Tarefa proposta A:
No texto sobre “Black Diamond Bay”, transforme em uma lista curta o parágrafo que começa com “E “Black Diamond Bay” é uma melodia maravilhosa”, mantendo os fatos principais.
Tarefa proposta B:
Escreva a continuação do texto sobre “Black Diamond Bay”, começando logo depois da última frase dele.

Texto de leitura:
☆ ☆ ☆ ☆ ☆

Mas o que raios, cacete, será que o Dylan quer dizer na letra de “Black Diamond Bay”?
Me fiz essa pergunta umas quatro ou cinco vezes, ao longo dos últimos meses, a cada vez que acontecia de tocar “Black Diamond Bay” no iPod.
E “Black Diamond Bay” é uma melodia maravilhosa, sensacional. É do disco Desire, de 1975 – na minha opinião, da melhor fase musical do cara, do som mais grandioso, redondo, gostoso, espetacular, a época em que ele teve a melhor backing vocal de sua imensa carreira, a de Emmylou Harris e o violino, ou rebeca, de Scarlet Rivera – um violinoextraordinário, sensacional, tão taquara rachada quanto a voz de Dylan e de Emmylou.

☆ ☆ ☆ ☆ ☆

Dados fornecidos:
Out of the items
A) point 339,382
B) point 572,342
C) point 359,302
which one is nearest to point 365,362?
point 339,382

☆ ☆ ☆ ☆ ☆

Resposta esperada A:
- “Black Diamond Bay” é uma melodia maravilhosa.
- A canção é do disco Desire, de 1975.
- Na opinião de quem escreve, esse disco é da melhor fase musical de Dylan, a de som mais grandioso.
- Nessa época, Dylan teve a melhor backing vocal da carreira, Emmylou Harris.
- Nessa época, Dylan também contou com o violino, ou rebeca, de Scarlet Rivera, tão “taquara rachada” quanto a voz dele e a de Emmylou.

Resposta esperada B:
(Por algum motivo, o YouTube não tem a música com Dylan. O cover menos ruinzinho que achei foi este aqui. Esta a anos-luz do original, mas é o que há. Ah, mas o vemeo tem a versão original. Pode-se também comprar a canção no site oficial de Dylan, pela bagatela de US$ 0,99.)
A canção é maravilhosa, agitada, alegre, quase dançante – algo raro, mesmo naquela carreira sem igual de 50 anos e uns 50 discos.
E, quando me perguntava o que porra, caralho, ele queria dizer, não me referia ao sentido profundo, à mensagem maior. Não. Simplesmente eu queria entender quem é exatamente quem, no meio dessa imensa quantidade de personagens da história que ele criou na letra da canção.
Tudo bem, é um conto surreal, é um conto doidão, a letra de “Black Diamond Bay” – quase como se fosse uma reedição de “Desolation Row”, com a diferença de que o som é alegre, fogoso, quase dançante, e no fim o narrador vai pegar mais uma garrafa de cerveja.
Mas quem é quem? Quem são os personagens? Qual é a relação entre eles?
Resolvi tentar o improvável, o absurdo, o impossível: traduzir um Dylan.
Vamos lá.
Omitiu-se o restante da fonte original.